## [Instruction A]
Name every person mentioned by name in the article on German wage demands below.

## START Document excerpt

* Von der Leyen wants pay rises of more than 2 pct
* Coalition allies dismiss minister's intervention
* Sluggish German wage growth factor in euro zone crisis?
By Erik Kirschbaum
BERLIN, Feb 12 German wages should be
raised by more than 2 percent this year, Labour Minister Ursula
von der Leyen said in an unusual appeal to employers on Sunday
that was quickly criticised by leaders of her own ruling
Von der Leyen, sometimes mentioned as a candidate to succeed
Chancellor Angela Merkel, told Bild am Sonntag newspaper that
workers in Germany deserved a pay raise above the inflation
rate, currently 2.1 percent, after years of settling for less.
Wages for some 9 million workers are up for negotiation in
the weeks ahead and Germany's two biggest unions are seeking 6.5
percent pay rises: the powerful IG Metall for the 3.6 million
workers in the engineering sector and Verdi for 2 million public
sector workers. Employers dismiss the demands as exaggerated.
Modest wage increases in the last decade have boosted
Germany's competitiveness but they are also sometimes blamed by
economists for contributing to imbalances in Europe that have
exacerbated the euro zone crisis.
Between 2000 and 2007, nominal compensation in Germany grew
by a mere 1 percent per year on average compared with 2.7
percent in the combined euro zone. German wages rose more
strongly in 2011 but by a still modest 1.5 percent average.
"In recent years we've worked quite industriously in Germany
while at the same time exercising restraint when it came to pay
deals so that we were able to get through the financial crisis
in good shape," said von der Leyen, a conservative party leader.
"Now that that's succeeded and German corporate profits are
strong, it's time for workers to get a share of that and get a
palpable pay rise," she added.
When asked how palpable, she said: "The pay rise should be
more than the inflation rate so it won't be eaten right up."

## END Document excerpt
## START Dataset extract

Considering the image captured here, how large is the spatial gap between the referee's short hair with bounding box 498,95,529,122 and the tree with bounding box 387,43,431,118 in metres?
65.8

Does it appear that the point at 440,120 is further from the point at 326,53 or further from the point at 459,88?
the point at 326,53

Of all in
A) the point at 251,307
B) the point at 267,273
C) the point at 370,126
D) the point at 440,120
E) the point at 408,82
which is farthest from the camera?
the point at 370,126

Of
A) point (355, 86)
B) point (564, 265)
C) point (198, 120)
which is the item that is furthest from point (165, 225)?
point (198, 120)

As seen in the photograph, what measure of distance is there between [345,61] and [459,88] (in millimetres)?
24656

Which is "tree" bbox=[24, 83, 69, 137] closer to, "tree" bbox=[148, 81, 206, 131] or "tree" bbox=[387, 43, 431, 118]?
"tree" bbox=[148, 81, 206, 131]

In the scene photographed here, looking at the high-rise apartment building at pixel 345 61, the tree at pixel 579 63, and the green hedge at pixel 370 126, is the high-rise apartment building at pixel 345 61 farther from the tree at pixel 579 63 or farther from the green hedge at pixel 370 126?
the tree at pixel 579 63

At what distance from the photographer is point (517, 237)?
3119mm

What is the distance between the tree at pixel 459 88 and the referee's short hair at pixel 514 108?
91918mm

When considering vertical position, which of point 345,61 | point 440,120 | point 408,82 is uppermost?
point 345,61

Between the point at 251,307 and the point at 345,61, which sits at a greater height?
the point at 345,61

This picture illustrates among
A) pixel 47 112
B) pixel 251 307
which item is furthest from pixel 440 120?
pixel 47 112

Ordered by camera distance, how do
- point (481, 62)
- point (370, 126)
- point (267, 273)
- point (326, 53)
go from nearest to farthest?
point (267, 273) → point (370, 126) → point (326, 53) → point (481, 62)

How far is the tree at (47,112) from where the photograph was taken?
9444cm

## END Dataset extract
## START Dataset extract

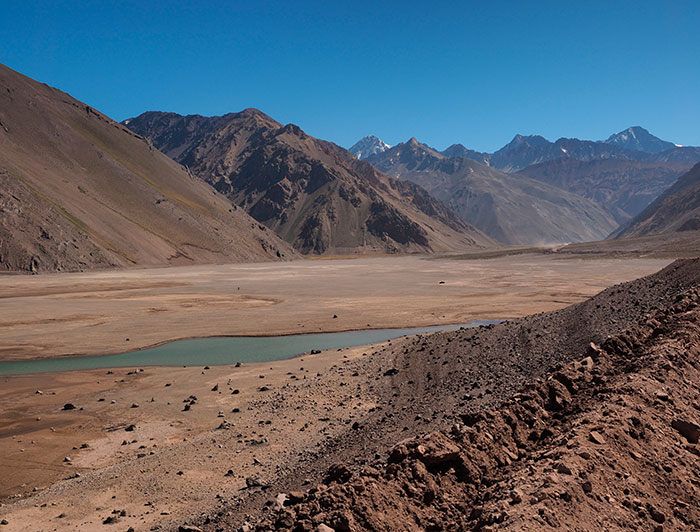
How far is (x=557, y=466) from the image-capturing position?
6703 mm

## END Dataset extract
## START Dataset extract

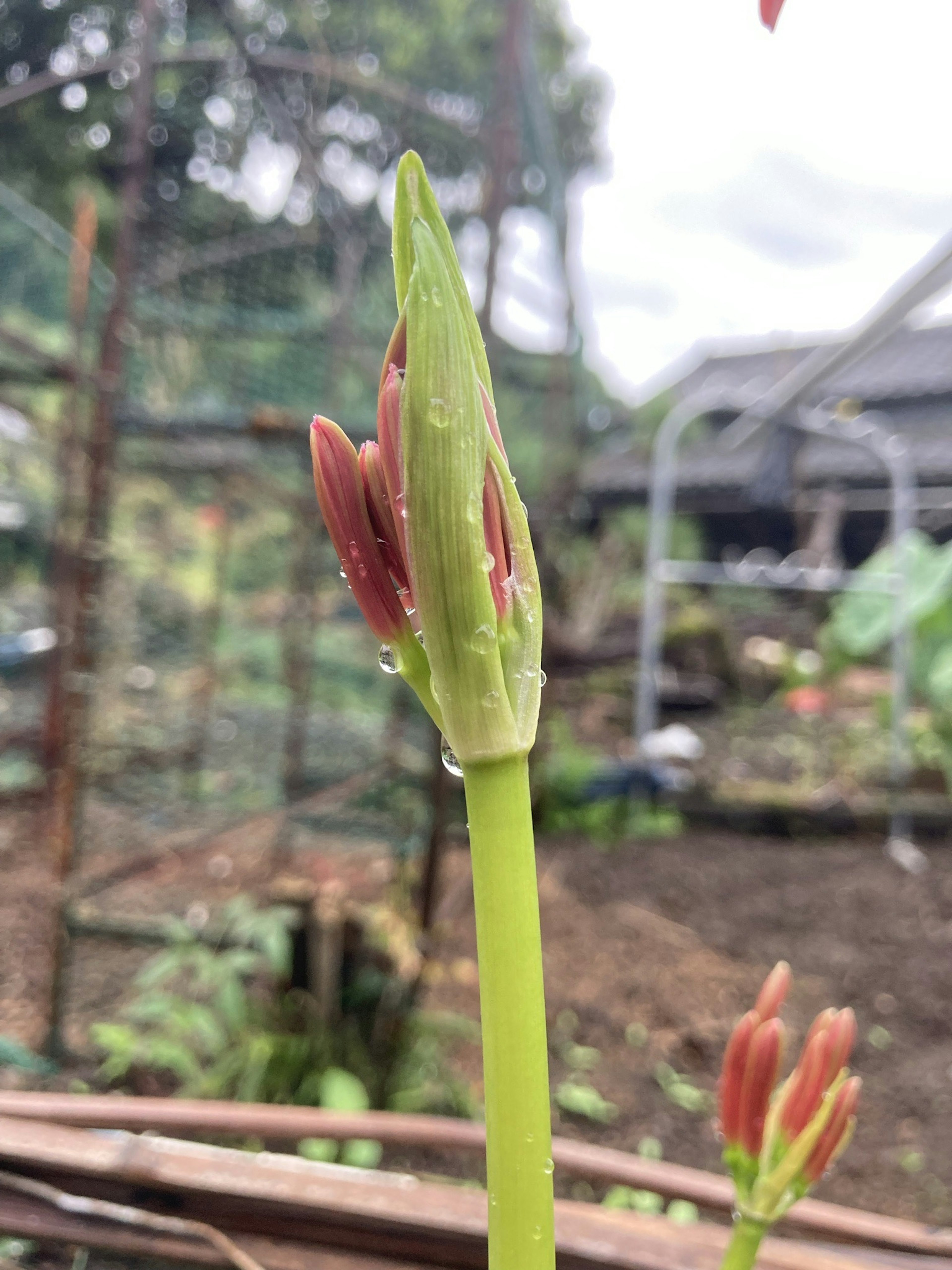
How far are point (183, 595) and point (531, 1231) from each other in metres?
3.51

## END Dataset extract

## [Instruction B]
From the listing above, pull out each line containing the word "camera".

## [Problem solution A]
Erik Kirschbaum, Ursula von der Leyen, Angela Merkel

## [Problem solution B]
which is farthest from the camera?
Ordered by camera distance, how do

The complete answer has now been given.